I’ve read somewhere that in our first years the paper was mostly a lot of social notes. Wrong! We did have social notes -- a lot -- in columns with names like "The Fresno Grapevine" and "Brief Bits from Around the Bay." But in our first issue we had a front-page story about the UN Human Rights Commission’s efforts to free Armenians who had been brutalized and jailed in Moscow and Yerevan. We devoted a whole issue to the genocide, writing stories as if they were just taking place, with illustrative sketches by Sally and old photos. I don’t think the genocide had been so fully reported for widespread consumption in a newspaper.

We had heritage stories -- the 10 Most Famous Armenians, for instance -- I think Vartan Mamigonian was at the top of the list. And stories about the first Armenians getting a toehold in U.S. politics. In an early issue George wrote an insightful column about why U.S. Marines were in Lebanon.

We had early stories about fundraising for an endowed professorship at Harvard. George had excellent commentary on the editorial page, where we also had editorials that could have been in any very good daily.

One thing we did NOT write about -- Soghomon Tehlirian. As yon know, he had assassinated Talaat, one of the top Turkish officials who orchestrated the genocide, and a Berlin court had freed him. He lived in California. We didn’t write about him for fear that Turks would track him down and kill him.

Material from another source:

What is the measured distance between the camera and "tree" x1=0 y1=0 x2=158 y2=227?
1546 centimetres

I found out right from the beginning that there were no actual Tashnaks or Ramgavars or Hunchaks. Only people who "leaned" Tashnak, "leaned" Ramgavar. I had this mental image of 1,000 Armenians, half of them leaning to the left and half leaning to the right. What was I leaning? I was leaning "odar."

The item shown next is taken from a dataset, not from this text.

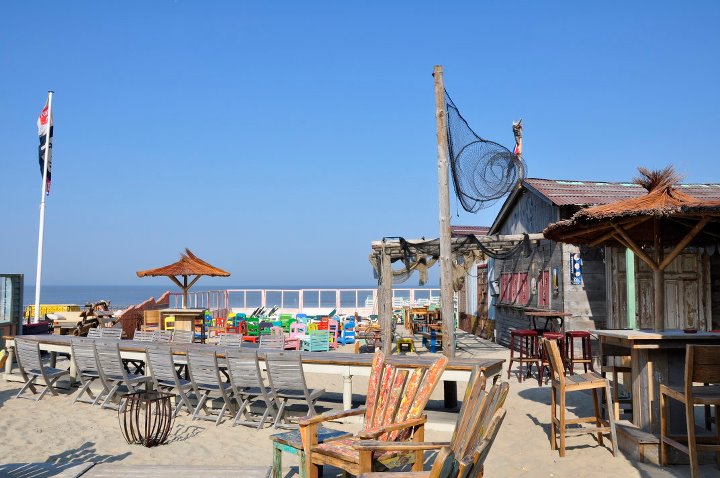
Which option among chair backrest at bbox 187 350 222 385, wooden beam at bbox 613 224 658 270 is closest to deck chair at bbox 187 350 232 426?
chair backrest at bbox 187 350 222 385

You know, a lot of people asked what we were up to in the early days. They suspected us of being aligned with one faction or another, or with one church or even one village. "A little heavy on the Moushetsi news last week, eh?" somebody would say. I’d be on the phone and George would overhear: "No, Ma’am, we are not suppressing news about Dikranagertsis. We think very highly of Dikranagertsis." Or: "Yes, sir, you are exactly right. If we don’t watch it the Tashnaks will take over the country." Take over what? I thought. The AGBU picnic? I didn’t even know what country we were talking about.

Of course, we loved Armenian success stories. I always thought of two words that characterized Armenians: Aspiration and imagination. We wrote about the people who sold Hula Hoops by millions, had chipmunks that sang in cartoons and on recordings, played the oud in concert. . . and about J.C. Agajanian, winner of the Indianapolis Speedway, and Cardinal Agajanian, who we said might become Pope.

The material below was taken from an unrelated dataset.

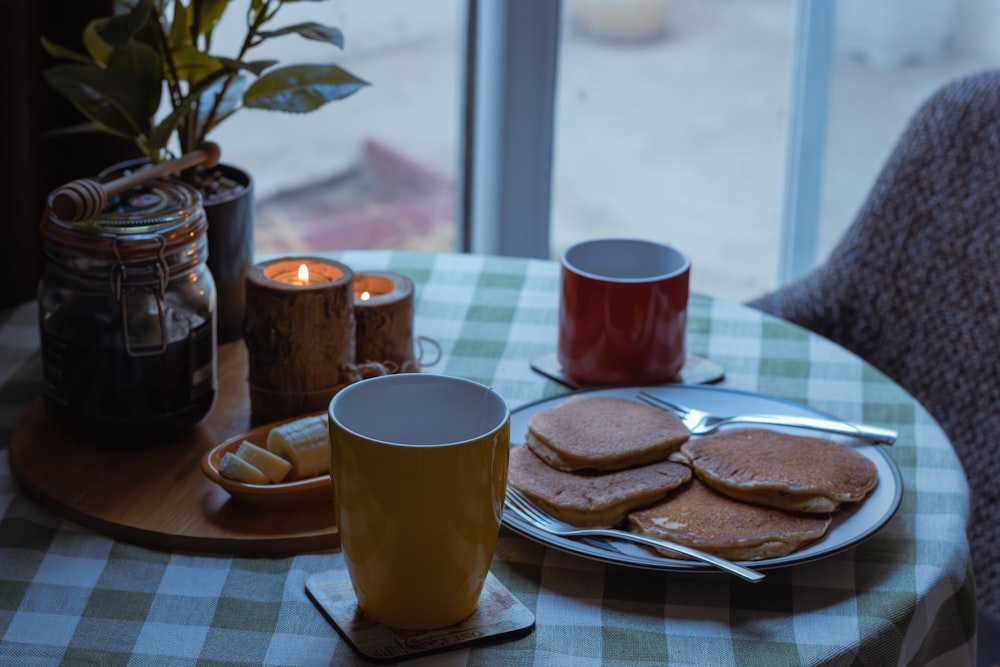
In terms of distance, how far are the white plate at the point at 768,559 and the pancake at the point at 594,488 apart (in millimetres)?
19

Aspiration and imagination, of course, didn’t always work out -- but everybody tried.

Right after we got to Fresno, George and I passed a house with a sign that said: Aram Der Zakarian: Violin. We were told that Mr. Der Zakarian had worked out a system for profiting on the soybeans market. He started winning and soon had a house full of clerks and secretaries whacking away on his scheme. He captured the soybean market! And then . . . It all collapsed. So now he was back quietly teaching violin.

And Harold Rakoobian’s big idea -- Does anybody here have a Shish-O-Matic? No, I didn’t think so. But I DO have a Shish-O-Matic. Harold -- and I’m sorry to say he has recently had a serious stroke -- designed big skewers that had a shield up near the hilt. You could slide it down and dump the kebab without having to touch it or even have your glove touch it. He was petty sure people would go for that, en masse. But it didn’t work. I have mine because we had made a deal with Harold. We’d run his first ad in exchange for free Shish-O-Matics. I may have the only one left on earth. It still works just fine.

And thank you for allowing me to laugh with you, and sometimes cry with you, for 50 years!